THX for posting Matt. Very nice photos.


----------



## Randy Stone (Jan 2, 2008)

Great pics as always 

Randy


----------



## GaryY (Jan 2, 2008)

Great looking layout...in a terrific setting...thanks for posting.
Gary


----------



## Jerry Barnes (Jan 2, 2008)

Wow, bet you hate to leave. Should move there all year long!


----------



## San Juan (Jan 3, 2008)

Thanks all.

Jerry, we'd love to live there year round...well maybe myself, my dad, and my younger sister anyway. My mom and youngest sister are not as big on the outdoors as I am. They'd rather be shopping. And while we do have more options in the "big" city of Durango since we first bought the cabin there back in 1991; like the Wal-Mart and Home Depot, it's still nothing like the malls we have in SoCal









Oh and most importantly our jobs are in California. Finding comparable jobs in Southwestern Colorado is tough. My dad always says he'll retire out there, but retirement is a long ways away for myself. 
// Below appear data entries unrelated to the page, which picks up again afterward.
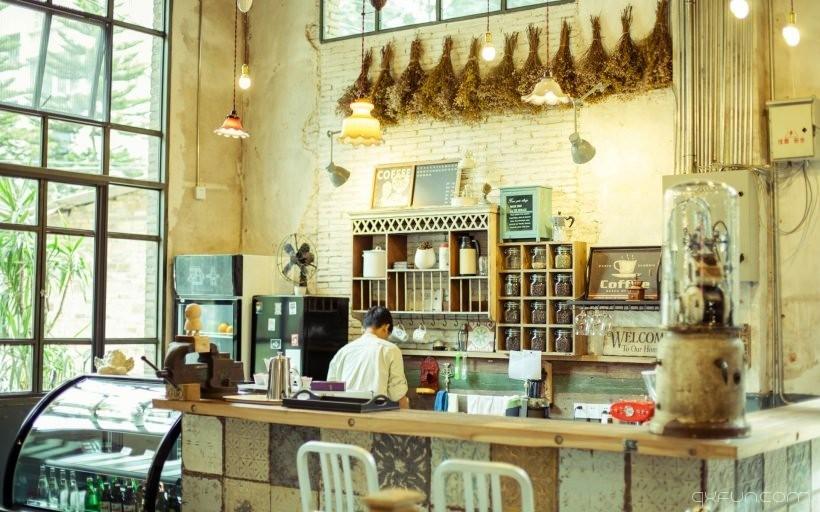 街角温馨咖啡馆图片 - 清新范(Qxfun.com)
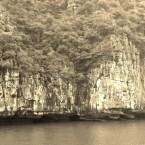 www.sreep.com 20160321_042249 Vietnam, Halong-Bucht: Halongs Inseln im Morgennebel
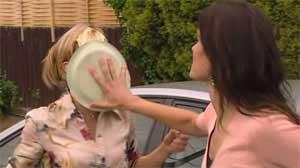 Elle Robinson, Carmella Cammeniti in Neighbours Episode 5176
But we still have our HO and O scale layouts to play with in California


----------



## San Juan (Jan 3, 2008)

Forgot about this photo.

Since we take up all of the switch tracks to avoid elk and deer trampling while we are not there, I took advantage of a missing switch to simulate an abandonment train. Quite a heavy load for that poor guy lifting the rail


----------



## cape cod Todd (Jan 3, 2008)

Nice photos and layout. I like the way you built your RR into the existing landscape instead of wiping it all out and starting from scratch. I too have big trees and roots that I had to work around not to mentiona ridiculous grade to tame but those challenges have made for a more interesting line. My only worry for you is a branch might fall onto and damage your fine structures. 
Todd


----------



## San Juan (Jan 3, 2008)

Hi Todd, thanks for the comments.

Branches are definitely a worry. But thankfully no large ones have fallen when the structures were out on the layout. So far anyway. We cut off a few of the dead low lying ones a few years ago which helps. Another security measure is we cover most of the structures with plastic storage bins overnight and during inclement weather. This helps keep rain dirt splashing down and has also protected at least one from a falling branch.


Going around the trees and terrain was really the only option we had. It would have been a shame to cut down several 70-100 plus year old Ponderosa pines just for an outdoor layout. And the slope also proved to be a issue. 
We are luckier then most I guess when it came to the slope. Being in the mountains means we have lots and lots of rocks. While they are a pain when digging, they make for great retaining walls. It helps a lot on the layout budget when you don't have to purchase materials for retaining walls. The grade on the layout never exceeds 1.5 %, which is kind of amazing when you look at the terrain. Most of the dirt for fills I dug up from all around the property. For the larger fills we had to truck in dirt. 


However, when scouting for the layout location the current location always came out as the best spot. Two of the beast features include; one the are is mostly shady, a real plus on hot dry summer days. And two, our artesian well head is nearby, providing some seasonal water features. Seasonal meaning if there is enough snow during the winter the well overflows giving us water to use for small rives, etc... This year it didn't overflow due to a quick melt. But I had some culvert work to do this year so it ended up being a good thing.


----------